|Share on Facebook||Share on Twitter||Share on Google+|
Para-amino benzoic acid, more commonly known as PABA, is a non-protein amino acid widely available in nature. It can be found in food sources such as liver, eggs (whole), molasses, rice, what germ and spinach. PABA is often referred to as Vitamin Bx (part of the Vitamin B complex family), but it is neither an actual vitamin nor is it an essential nutrient for humans.
The para-aminobenzoil moiety of PABA renders it a Vitamin B complex factor and a component of folacin. It does not help produce folacin so that scientists does not consider it important, but PABA has been suggested to contribute to a lot of processes in the body.
PABA is widely used as a topical sunscreen (i.e. Sunscreen with PABA), as it has the ability to absorb ultraviolet rays from the sun. It is thus the best known ingredient found in many sunscreens today. Aside from providing protection from harmful UV rays, PABA has been seen to play other important roles in the body and is thus marketed as PABA vitamins.
The PABA vitamin offers several benefits that can be hardly found in other nutrients. First and foremost, it is considered an antioxidant so that they can mop up free radicals that can potentially cause cumulate cell damage and hasten aging. It has also been found to play a major role in limiting depression (which can result from PABA deficiency), reducing fatigue, and reducing inflammatory effects that are related to osteoarthritis (which can be painful and debilitating).

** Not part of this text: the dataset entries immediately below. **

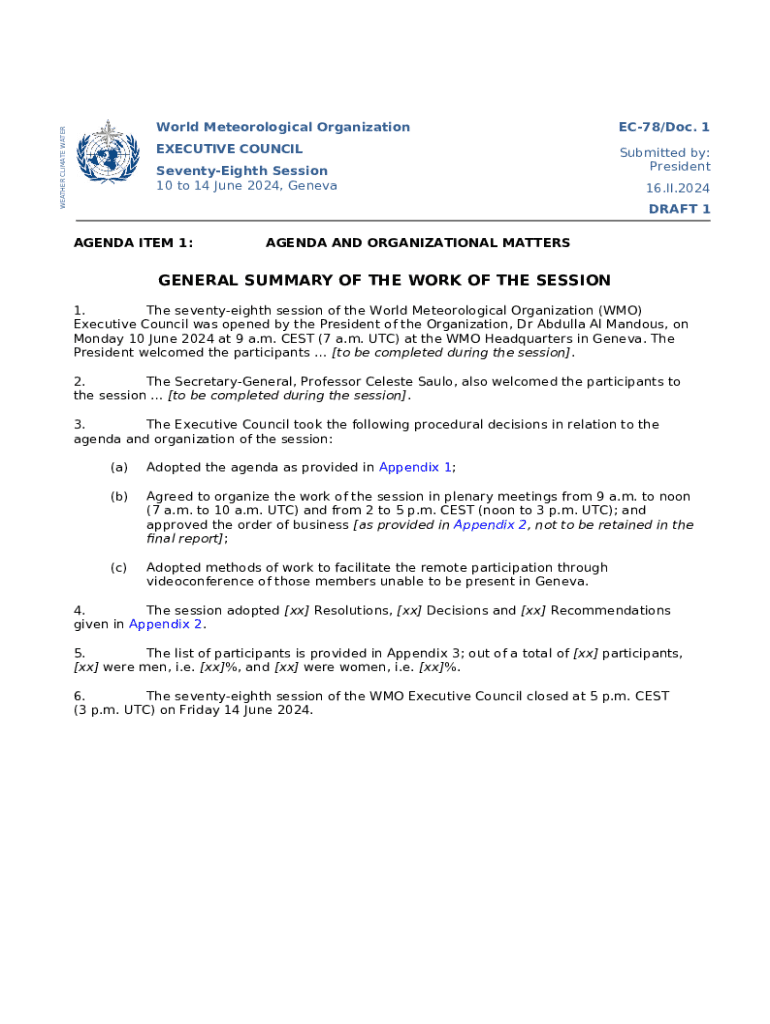 WEATHER CLIMATE WATER

World Meteorological Organization
EXECUTIVE COUNCIL
Seventy-Eighth Session
10 to 14 June 2024, Geneva

EC-78/Doc. 1

Submitted by: President

16.II.2024

DRAFT 1

AGENDA ITEM 1: AGENDA AND ORGANIZATIONAL MATTERS

GENERAL SUMMARY OF THE WORK OF THE SESSION

1. The seventy-eighth session of the World Meteorological Organization (WMO) Executive Council was opened by the President of the Organization, Dr Abdulla Al Mandous, on Monday 10 June 2024 at 9 a.m. CEST (7 a.m. UTC) at the WMO Headquarters in Geneva. The President welcomed the participants … [to be completed during the session].

2. The Secretary-General, Professor Celeste Saulo, also welcomed the participants to the session … [to be completed during the session].

3. The Executive Council took the following procedural decisions in relation to the agenda and organization of the session:

(a) Adopted the agenda as provided in Appendix 1;

(b) Agreed to organize the work of the session in plenary meetings from 9 a.m. to noon (7 a.m. to 10 a.m. UTC) and from 2 to 5 p.m. CEST (noon to 3 p.m. UTC); and approved the order of business [as provided in Appendix 2, not to be retained in the final report];

(c) Adopted methods of work to facilitate the remote participation through videoconference of those members unable to be present in Geneva.

4. The session adopted [xx] Resolutions, [xx] Decisions and [xx] Recommendations given in Appendix 2.

5. The list of participants is provided in Appendix 3; out of a total of [xx] participants, [xx] were men, i.e. [xx]%, and [xx] were women, i.e. [xx]%.

6. The seventy-eighth session of the WMO Executive Council closed at 5 p.m. CEST (3 p.m. UTC) on Friday 14 June 2024.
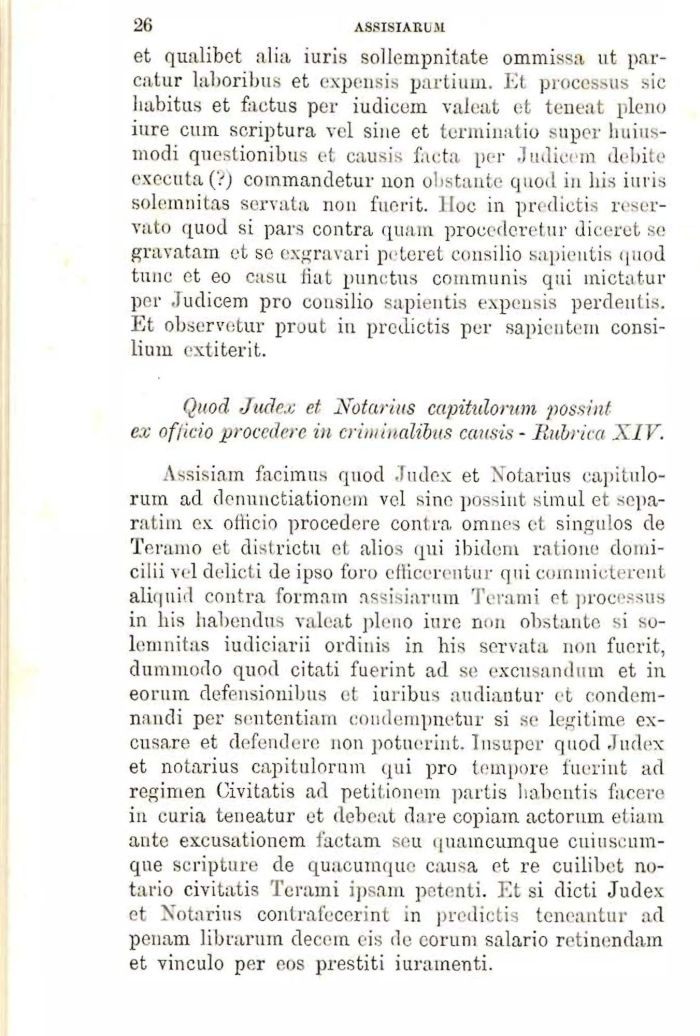 26 ASSISIARUM

et qualibet alia iuris sollempnitate ommissa ut parcatur laboribus et expensis partium. Et processus sic habitus et factus per iudicem valeat et teneat pleno iure cum scriptura vel sine et terminatio super huiusmodi questionibus et causis facta per Judicem debite executa (?) commandetur non obstante quod in his iuris solemnitas servata non fuerit. Hoc in predictis reservato quod si pars contra quam procederetur diceret se gravatam et se exgravari peteret consilio sapientis quod tunc et eo casu fiat punctus communis qui mictatur per Judicem pro consilio sapientis expensis perdentis. Et observetur prout in predictis per sapientem consilium extiterit.

Quod Judex et Notarius capitulorum possint ex officio procedere in criminalibus causis - Rubrica XIV.

Assisiam facimus quod Judex et Notarius capitulorum ad denunctiationem vel sine possint simul et separatim ex officio procedere contra omnes et singulos de Teramo et districtu et alios qui ibidem ratione domicilii vel delicti de ipso foro efficerentur qui commicterent aliquid contra formam assisiarum Terami et processus in his habendus valeat pleno iure non obstante si solemnitas iudiciarii ordinis in his servata non fuerit, dummodo quod citati fuerint ad se excusandum et in eorum defensionibus et iuribus audiantur et condemnandi per sententiam condempnetur si se legitime excusare et defendere non potuerint. Insuper quod Judex et notarius capitulorum qui pro tempore fuerint ad regimen Civitatis ad petitionem partis habentis facere in curia teneatur et debeat dare copiam actorum etiam ante excusationem factam seu quamcumque cuiuscumque scripture de quacumque causa et re cuilibet notario civitatis Terami ipsam petenti. Et si dicti Judex et Notarius contrafecerint in predictis teneantur ad penam librarum decem eis de eorum salario retinendam et vinculo per eos prestiti iuramenti.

PABA vitamins also improve the protein utilization ability in the body so that it can be good for those seeking to build muscles and lose some weight. This vitamin also has been seen to play a major role in red blood cell formation and the manufacture of folic acid in the intestines.
The effects of PABA as a nutrient and antioxidant involve positive and notable effects on external appearance. PABA has been found to reduce the onset of wrinkles, to keep skin smooth and healthy, and even to restore gray hair to its original color.
Aside from being used as a dietary supplement, PABA is also accepted for use as a remedy for Vitiligo (a condition that is characterized by the depigmentation of the skin), for scleroderma (skin thickening) and for Lupus erythematosus (another skin disorder), but in high dosages which should not be self-administered.
There has been no established RDS for PABA vitamins. Most manufacturers recommend daily intakes between 30 to 100 mg. PABA vitamins appear safe at most dosage levels, but recent studies have shown that daily intake of huge amounts starting from 8 grams or more can cause fever, malaise and liver problems.
With its dosage safety and wide range of uses, there is no wonder that PABA Vitamins have been increasingly popular nowadays.